Justiça
Como Jair Bolsonaro quer controlar oposição mesmo preso domiciliarmente
O ex-presidente tem a autorização de receber poucos aliados e não pode falar ao telefone, mas visitas são estratégicas para definir pautas


Preso em casa desde 4 de agosto por decisão do ministro Alexandre de Moraes, do Supremo Tribunal Federal, Jair Bolsonaro (PL) mantém ativa a articulação política com seus aliados mais próximos. A medida, determinada após reiteradas violações de restrições judiciais, como uso indireto das redes sociais e contato com investigados, impôs ao ex-presidente um regime de isolamento rigoroso: ele não pode sair de casa, falar ao telefone, aparecer em fotos ou vídeos e só recebe visitas autorizadas previamente pelo STF.
Mesmo assim, Bolsonaro se tornou, nos últimos dias, o centro nervoso de uma operação política para reagir à própria prisão. Até a noite de 8 de agosto, ao menos 21 pedidos de visita haviam sido registrados no sistema da Corte. A maioria parte de deputados e senadores que lideraram o motim no Congresso Nacional, ocupando as mesas diretoras da Câmara e do Senado em protesto contra a decisão de Moraes.
O STF afirma que os pedidos são avaliados por ordem de chegada. Moraes já autorizou dez visitas, vetou uma – a do deputado Gustavo Gayer (PL-GO), investigado em inquérito ligado aos atos de 8 de Janeiro –, e ainda analisa os demais requerimentos. Entre os autorizados estão figuras centrais do bolsonarismo: o governador de São Paulo, Tarcísio de Freitas (Republicanos), que já esteve no endereço no Jardim Botânico no dia 7; os deputados Marcel van Hattem (Novo-RS), Marcelo Moraes (PL-RS), Zucco (PL-RS), Capitão Alden (PL-BA) e Júlia Zanatta (PL-SC), além da vice-governadora do Distrito Federal, Celina Leão (PP).
A movimentação coincide com a intensificação da crise política. Em 5 de agosto, os bolsonaristas ocuparam os plenários das duas Casas. O grupo pressiona os presidentes Hugo Motta (Republicanos-PB) e Davi Alcolumbre (União-AP) a pautarem imediatamente o chamado “pacote da paz”, um conjunto de propostas que inclui:
- anistia ampla e irrestrita a todos os envolvidos nos atos golpistas de 8 de janeiro de 2023, incluindo o próprio Bolsonaro;
- impeachment do ministro Alexandre de Moraes;
- fim do foro privilegiado, medida que poderia transferir processos contra políticos, como o do ex-presidente, para a primeira instância.
A ocupação paralisou sessões ordinárias, gerou embates entre governistas e oposição e foi acompanhada de transmissões ao vivo, discursos inflamados e revezamentos nas cadeiras presidenciais.
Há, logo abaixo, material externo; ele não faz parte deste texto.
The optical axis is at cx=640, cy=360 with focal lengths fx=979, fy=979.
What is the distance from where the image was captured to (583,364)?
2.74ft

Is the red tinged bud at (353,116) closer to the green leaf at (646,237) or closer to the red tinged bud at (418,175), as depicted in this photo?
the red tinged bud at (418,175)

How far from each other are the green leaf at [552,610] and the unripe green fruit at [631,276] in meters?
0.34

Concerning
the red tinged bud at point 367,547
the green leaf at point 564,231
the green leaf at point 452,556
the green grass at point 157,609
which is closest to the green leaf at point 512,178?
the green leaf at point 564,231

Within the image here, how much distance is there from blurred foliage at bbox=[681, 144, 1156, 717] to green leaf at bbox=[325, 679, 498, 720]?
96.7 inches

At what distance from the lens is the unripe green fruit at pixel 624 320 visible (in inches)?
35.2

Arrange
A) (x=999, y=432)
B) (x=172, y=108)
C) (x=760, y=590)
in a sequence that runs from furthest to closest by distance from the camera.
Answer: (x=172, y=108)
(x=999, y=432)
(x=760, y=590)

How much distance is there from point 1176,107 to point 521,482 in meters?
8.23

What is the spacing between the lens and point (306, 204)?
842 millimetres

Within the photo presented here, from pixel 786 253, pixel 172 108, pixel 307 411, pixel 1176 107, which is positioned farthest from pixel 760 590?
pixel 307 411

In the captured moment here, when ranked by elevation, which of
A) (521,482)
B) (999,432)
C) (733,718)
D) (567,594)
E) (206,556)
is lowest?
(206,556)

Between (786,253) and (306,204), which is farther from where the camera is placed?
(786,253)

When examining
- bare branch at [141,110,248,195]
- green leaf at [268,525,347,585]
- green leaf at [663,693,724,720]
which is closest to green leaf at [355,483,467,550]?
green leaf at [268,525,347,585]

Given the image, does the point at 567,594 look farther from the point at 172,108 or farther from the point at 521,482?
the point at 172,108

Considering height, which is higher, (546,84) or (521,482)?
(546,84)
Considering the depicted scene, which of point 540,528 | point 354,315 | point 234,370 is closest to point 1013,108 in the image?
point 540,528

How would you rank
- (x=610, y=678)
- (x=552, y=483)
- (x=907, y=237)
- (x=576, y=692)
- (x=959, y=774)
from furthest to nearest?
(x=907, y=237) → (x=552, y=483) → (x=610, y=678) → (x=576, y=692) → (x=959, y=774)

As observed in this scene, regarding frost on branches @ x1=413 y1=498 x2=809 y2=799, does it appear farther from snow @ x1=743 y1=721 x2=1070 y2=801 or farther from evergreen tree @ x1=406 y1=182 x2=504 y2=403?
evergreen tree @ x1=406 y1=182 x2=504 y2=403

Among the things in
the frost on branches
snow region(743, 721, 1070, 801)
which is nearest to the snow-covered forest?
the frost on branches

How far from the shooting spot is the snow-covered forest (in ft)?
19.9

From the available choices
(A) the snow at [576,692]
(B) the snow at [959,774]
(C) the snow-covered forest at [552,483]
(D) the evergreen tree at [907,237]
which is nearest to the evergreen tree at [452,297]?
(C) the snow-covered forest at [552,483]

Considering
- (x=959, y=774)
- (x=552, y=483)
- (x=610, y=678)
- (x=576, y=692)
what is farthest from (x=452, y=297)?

Para aliados, as visitas a Bolsonaro têm dupla função: manter a moral da tropa alta e alinhar pessoalmente a estratégia de enfrentamento ao STF. Embora os pedidos sejam apresentados como “humanitários” ou “institucionais”, interlocutores reconhecem que, no contexto atual, qualquer conversa com o ex-presidente é carregada de significado político.
Mesmo sob vigilância judicial, Bolsonaro continua influenciando a agenda de seu grupo. Sua casa, no Jardim Botânico, começa a assumir ares de gabinete paralelo, um ponto de encontro reservado onde se planeja a resistência contra o Supremo e se discute o próximo passo da oposição.
No centro dessa articulação estão nomes que, do plenário do Congresso ao portão da residência do ex-presidente, operam para transformar a prisão domiciliar de Bolsonaro não em um freio, mas em um catalisador da crise institucional.